Filling Your Love Bank

One of the differences between dating couples and people who have been married for a while is the amount of time they devote to enjoying each other. This is certainly not our intention going into marriage, but rather is the fallout of being part of a culture that expects you to go to work, feed your children and vacuum the floor. Yet we can change that. What is more, it is my experience that the change is not as difficult or time consuming as we allow ourselves to believe.

This week start by telling stories as a group about times you enjoyed together... go back in history, or as recently as this morning when you paused to hug before life grabbed you by the arm and threw you out the door. After a warm glow has descended on the people in the room, give them paper and pencil and set them to work. Make four lists... things that are mutually enjoyable to do together that take one minute, that take 5 minutes, that take an hour and that take half a day or more. If people have a blankness about them give them some ideas to start from.

Tell a joke

Long, lingering kiss

Sit on his lap

Play a favorite song or sing it

Dance in the living room

Watch a funny You Tube

Look at your photos

Hold hands

Look at the sky

Look at your sleeping children

Appreciate each other

Make love

Smile deeply

Tickle

Wrestle

Light a candle and sit together

Sneak some chocolate

Walk outside

Look at your garden

Find something growing

Neck massage

Pray

Read the Word

Read a funny book

Lay on the hammock

Leave a romantic message on each other's phone

Write a loving email to each other

Go out for ice cream

Make brownies together

Shower together

Play slap jack

Have a staring contest

Play charades

Draw a picture with one pencil and two hands

Then challenge them to plan when in the week they are going to do these things.

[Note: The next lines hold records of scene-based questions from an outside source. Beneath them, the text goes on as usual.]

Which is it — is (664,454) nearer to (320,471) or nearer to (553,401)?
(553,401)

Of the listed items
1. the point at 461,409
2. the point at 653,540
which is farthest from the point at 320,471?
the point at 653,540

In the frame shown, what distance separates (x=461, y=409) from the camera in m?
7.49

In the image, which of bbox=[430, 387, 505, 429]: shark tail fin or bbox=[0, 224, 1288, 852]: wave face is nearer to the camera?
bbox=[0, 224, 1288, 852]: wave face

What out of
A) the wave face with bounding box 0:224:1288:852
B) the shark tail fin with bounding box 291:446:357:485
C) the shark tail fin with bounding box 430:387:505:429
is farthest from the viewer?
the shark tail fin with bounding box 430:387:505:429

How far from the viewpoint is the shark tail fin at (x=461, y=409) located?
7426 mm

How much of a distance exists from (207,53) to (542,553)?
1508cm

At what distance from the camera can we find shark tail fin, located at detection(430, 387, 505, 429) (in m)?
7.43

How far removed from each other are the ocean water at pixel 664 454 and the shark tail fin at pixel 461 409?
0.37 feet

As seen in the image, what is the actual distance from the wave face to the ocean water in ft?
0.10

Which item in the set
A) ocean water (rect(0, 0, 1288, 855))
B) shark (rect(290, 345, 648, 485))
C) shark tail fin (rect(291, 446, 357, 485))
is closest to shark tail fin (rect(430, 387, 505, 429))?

Offer a prize for anyone who accomplishes 21 things in a week. As the marriage group progresses, take breaks for them to quickly do one of the sixty second things on their list. The more you do this, the more they will develop a habit. The Book Conjugial Love begins with the word, "Delight" and frankly, happiness is the carrot that drew most of us into this covenant to begin with. It is merely the relentless roar of more urgent things that stifles that original and essential goal.

Being in a room where married couples are enjoying each other, laughing and smiling is good for you. Too often we are in the presence of sit coms where marriage is devalued, or at parties where the men talk over here and the women gather over there. The simple magic that happens when we are in the sphere of marriage delight fills a void that many of us are hungry for. Show in no uncertain terms that enjoying your spouse is nourishing and easily available.